On the walk from the bus-stop to the Snakes and Ladders building, Gloria keeps calling to her to keep up, but Allana hangs behind the pushchair, grabbing ever more preposterous handfuls of flowers and leaves, only to throw them up into the wind. The boundaries set by walls and other people's
gardens don't matter. Anything that can be reached can be ripped at.

It's not Allana's first time here, so she propels herself through the entrance gate while Gloria is still paying. The Snakes and Ladders warehouse comprises a vast, primary-coloured and multi-storied play area, with a scaled-back version for threes and under, and a café space where adults can sit and chat, or even read a book, and wave occasionally to a child up on high. The air is prickly with body heat and plastic. Everything inside is soft and wipe-clean.

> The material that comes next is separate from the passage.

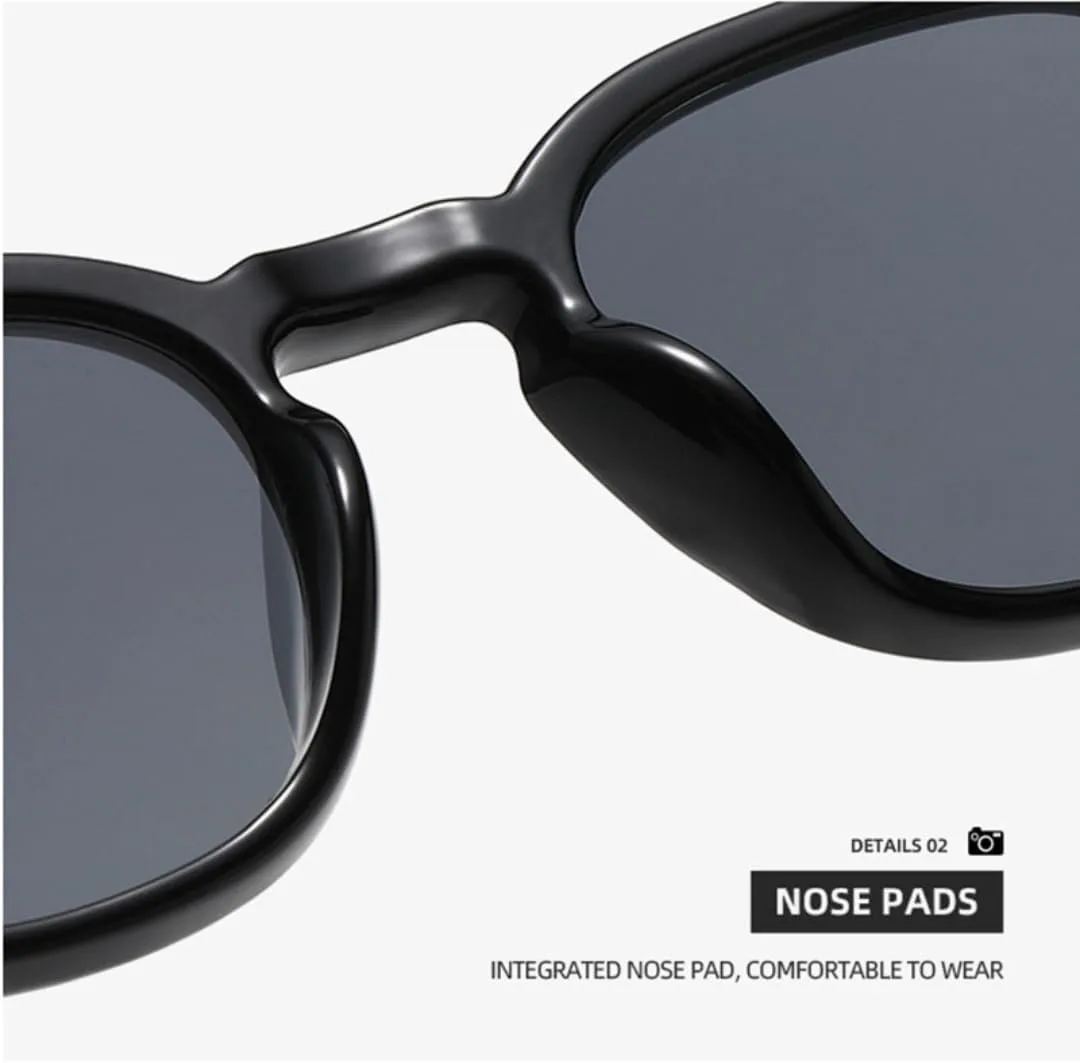 

Солнцезащитные очки с защитой UV400 | Круглая оправа в форме рисовых косточек | Для женщин и мужчин, для занятий спортом на открытом воздухе и вождения DSVIGF, C3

Shoes come off. Gloria goes in with Sienna and Allana climbs by herself. She's curious, but cautious. There are bigger, quicker kids, who push past. The top floor is not explored immediately – she climbs one level, returns to the ground floor, then up to the second floor and down again. Even with this studied gradualism, the top level when first reached feels overwhelming, and she starts crying for her mummy. Gloria lifts her up tenderly, and carries her across the intimidating wobbly floor.

Eventually, both girls settle on a route: up the spongy ramp; across the net; along the rope bridge; through the hanging mats with cartoon faces; and down the wide, blue, wavy slide which takes four children at a time. Sometimes they race on the way down: ‘Ready, steady, go!' Allana always says it, and she always pushes herself off slightly ahead of ‘go'. When the sisters get to the bottom of the slide they're not dizzied for a second; they spring upright and run for the ramp again.